It’s Lonely Having a Weird Disease

July 23, 2011 at 4:41 pm (Uncategorized)

I was listening to a low-brow mystery in bed last night. I was feeling lousy. The unholy trinity of neurosarcoidosis symptoms—vertigo, short periods of blindness, and a piercing headache—had decided to pay me a visit. After several years, I’ve learned that the best way to get through these bad spells is to distract myself. Mysteries—the less literary, the better—are particularly good at taking my mind off the electrical storm in my head. Stories of mayhem, madness, and destruction keep me from dwelling on my own pain.

Suddenly, through the haze of pain and the fog of pain medicine, I heard the narrator say, “sarcoidosis.” What? I rewound the book and listened more carefully. There it was again. Sarcoidosis. I hadn’t imagined hearing it. About midway through Bare Bones, Dr. Temperance Brennan (a forensic anthropologist who solves all kinds of crime by analyzing skeletal remains) discovers a corpse with sarcoidosis. Her colleagues think this murder victim had leprosy, but the wily Brennan correctly diagnoses sarcoidosis.

I bolted upright in bed, forgetting for a moment the headache’s roar, and hollered to my husband, Jay, “Oh my God! There’s sarcoidosis in my book!” I felt strangely happy that “my” disease had popped up in a bestseller. I didn’t even care that when she went on to explain sarcoidosis, the intrepid Dr. Brennan minimized the disease in the same way that drives me crazy when other people do it. She tells her colleague that most of the cases are benign and cure themselves, that most people with sarcoidosis don’t even know they have it until a routine chest x-ray illuminates the disease’s presence.

Jay came into the bedroom. “Wow! That’s really cool,” he said. He didn’t have to ask why I was excited at such a passing reference, or why I should care about any mention of my disease at all. Jay gets why it felt like a small vindication to read about sarcoidosis in a book that isn’t a medical textbook about granulomatous disorders. He knows how lonely it can feel to suffer from a disease that nobody knows or cares about. We’ve both heard too many times from well-intentioned acquaintances, “Now what is it that’s wrong with you/her?” or “You/She don’t really look that sick” or “When are you/is she finally going to get well?” They’re not malicious in not being able to recall the weird name of my weird illness. Sarcoidosis truly is a tough word to learn and remember, especially if you don’t have to say it.
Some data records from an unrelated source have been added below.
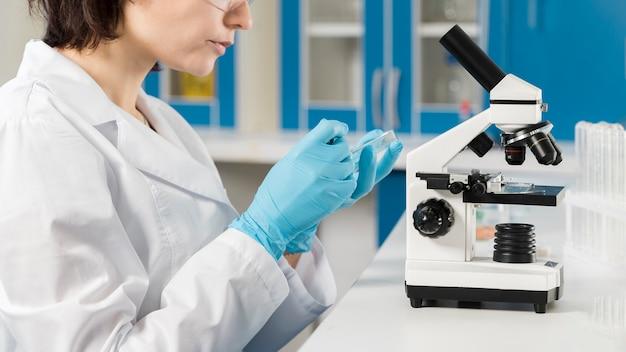 Seitenansicht frau unter verwendung eines mikroskops Kostenlose Fotos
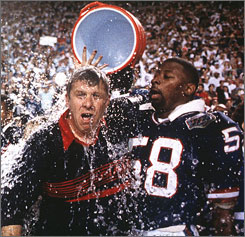 New York Giants linebacker Carl Banks douses coach Bill Parcells with Gatorade after beating the Buffalo Bills 20-19 to win the Super Bowl in 1991. The Giants started the Gatorade shower tradition in 1985.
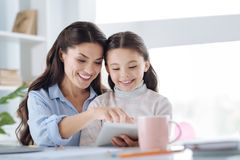 Ευτυχής όμορφη γυναίκα που διαβάζει ένα βιβλίο με την κόρη της Στοκ Εικόνες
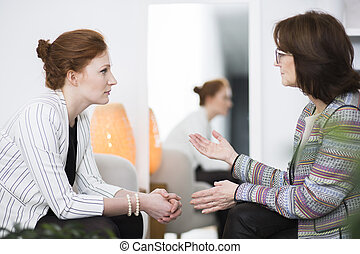 Woman talking to patient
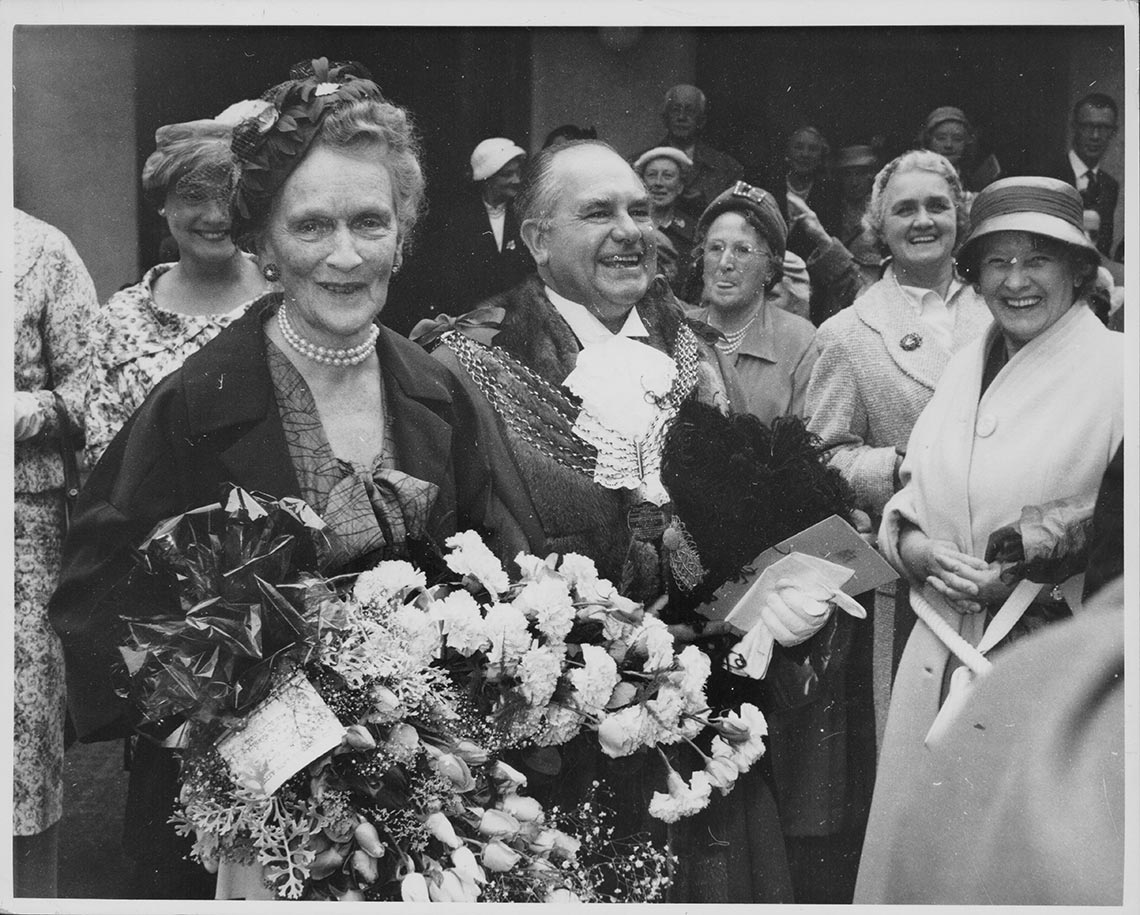 Lady Nancy Astor with Lord Mayor Washbourn, holding a large bouquet of flowers as she is greeted by well-wishers, following the ceremony to make her the first woman presented with the Freedom of the City of Plymouth, England, July 17th 1959. Photo by Central Press/Hulton Archive/Getty Images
They’re not calling me a faker when they tell me I look perfectly healthy, or a malingerer when they ask when I’m going to be done being sick. After seven years of serious illness, most people think I should be either dead or well. That’s because my disease doesn’t follow the script of better known ones like cancer.

At the beginning of our voyage to Chronic Town, we were no different than these blundering acquaintances. I’d certainly never heard of sarcoidosis until I was diagnosed with it. For my first weeks with the disease, I took to calling it “sarca-whatever” because I couldn’t remember the odd word for the “condition” I was actually happy to have. Yes, you heard that right. I was too busy being relieved that I didn’t have lymphoma, which is what my doctors first thought was the reason for my terrible fatigue, chest congestion, and enlarged lymph nodes, to bother worrying about this sacra-whatever. My doctors told me I’d dodged the proverbial bullet by having sarcoidosis instead of lymphoma. They assured me that though I’d keep feeling tired for a while, and my hacking cough might persist, eventually, the sarca-whatever would spontaneously remit—and I’d be able to go right back to being a new mother, an emerging writer, and a dutiful wife.
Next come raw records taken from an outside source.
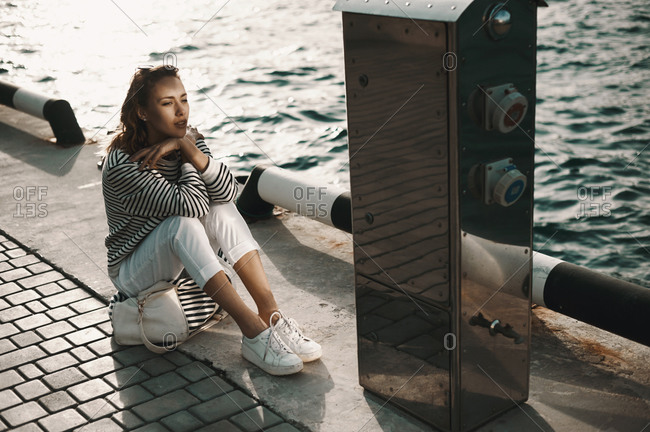 Woman resting on a pier near a shiny metal box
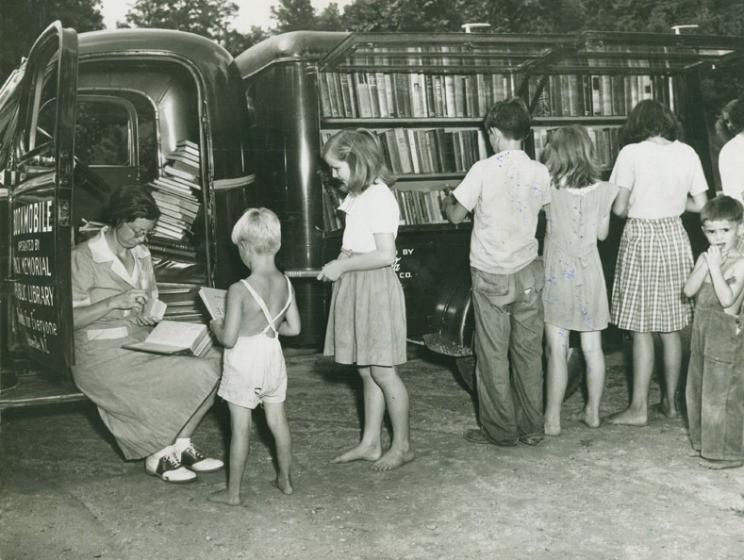 Barefoot kids getting library books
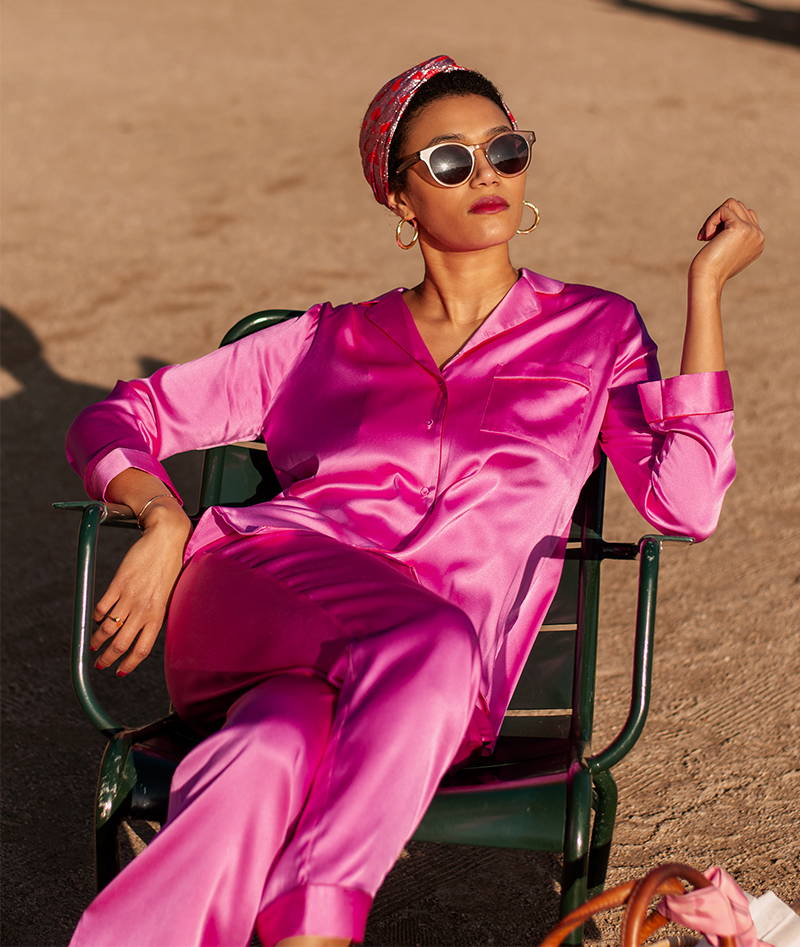 Lena Farl YOLKE Girl wearing pink silk pyjamas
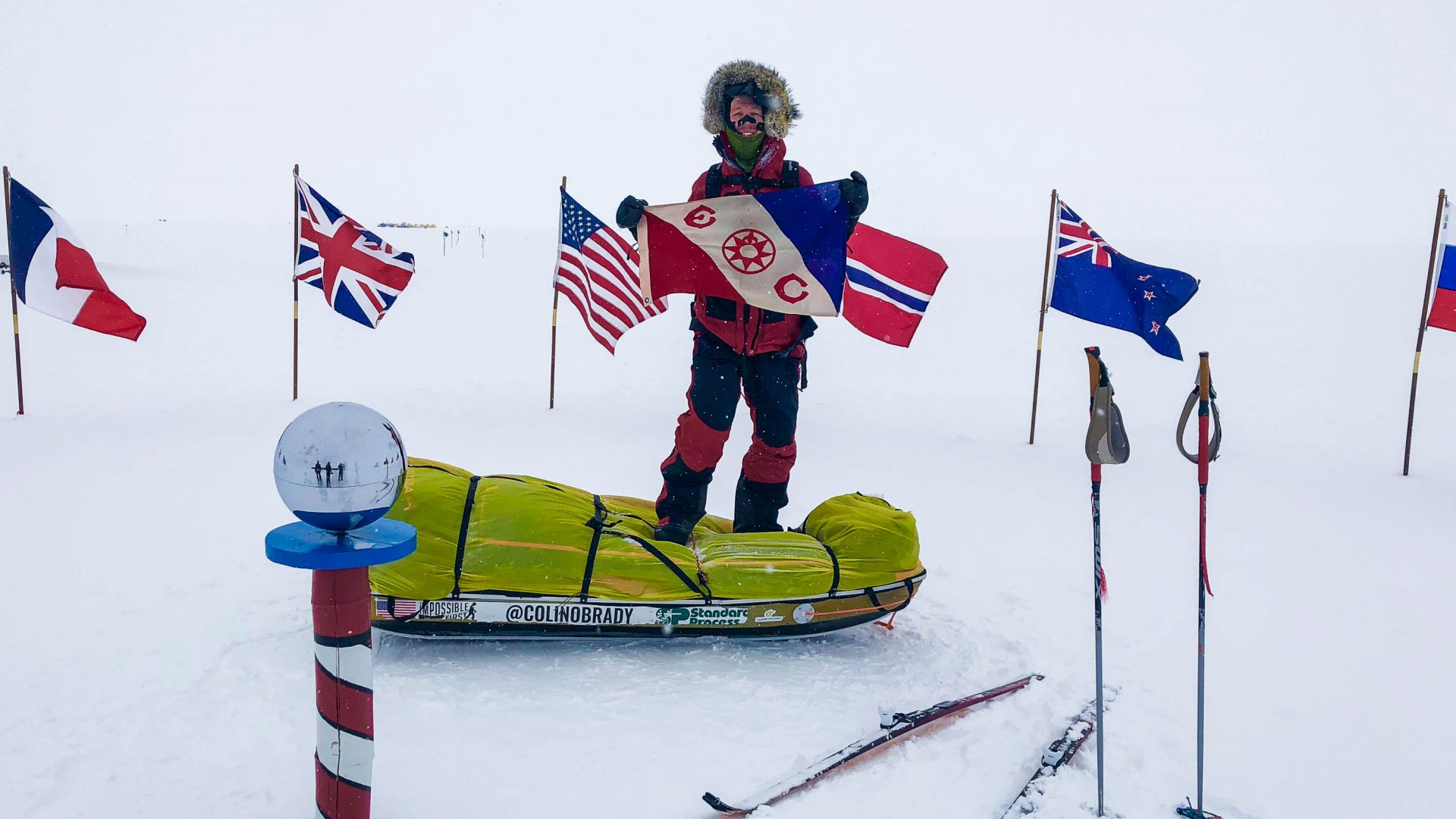 Colin O'Brady surrounded by flags from other countries which have also been through Antarctica.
If only. My sarca-whatever did not go away on its own accord, as promised. Instead, it devoured me. I turned out to have the chronic and aggressive form of the disease that doctors seem to forget exists, one of those 20-40% of cases (like so much of sarcoidosis, there’s a lot of uncertainty around these numbers) that doesn’t spontaneously remit. Sarcoidosis moved into my heart, my liver, my brain, my joints, my skin, and my bones. In an attempt to arrest its potentially deadly course—or at least stall it—my previously optimistic doctors threw an increasingly toxic stew of medications at it, and into me. Ironically, I ended up getting two of the same chemotherapies that are used to treat lymphoma. With lymphoma, at least there’s a chance these drugs will cure it. With sarcoidosis, however, the hope seems to be that the chemo might “manage” it.

I’m not trying to get into a “my disease is worse than yours” contest with lymphoma here. Everyone in Chronic Town has a lousy sickness. There’s no profit in thinking that sarcoidosis is more dire than some other disease. It sucks to be chronically or seriously ill—whatever the cause. Sickness is lonely. It threatens to take away everything familiar—ultimately your very life, but first your work, your body as you know it, the dynamics of relationships, and your time. Whether it’s more lousy to be inflicted with a disease that no one’s heard of isn’t something I’m really in a position to evaluate, having so far (thankfully) avoided the poster children of cancer or muscular dystrophy.

What I can say for certain is that I wish more people knew about sarcoidosis. Doctors, first and foremost. But the rest of the world, too. Like I said, it can be isolating to fight for your life. I think it’s extra isolating to be fighting for your life against a foe that no one else has ever seen, thought about, or understood. I imagine it’s something like having a son in the special forces. You wave goodbye as he heads off for…where? All the other Moms are tying yellow ribbons around trees and sending care packages off to Iraq or Afghanistan—and hopefully deriving at least a little support from knowing they’re unified against a common enemy—and you can’t tell anyone that your boy is in North Korea or Saudi Arabia, or even that he is fighting at all.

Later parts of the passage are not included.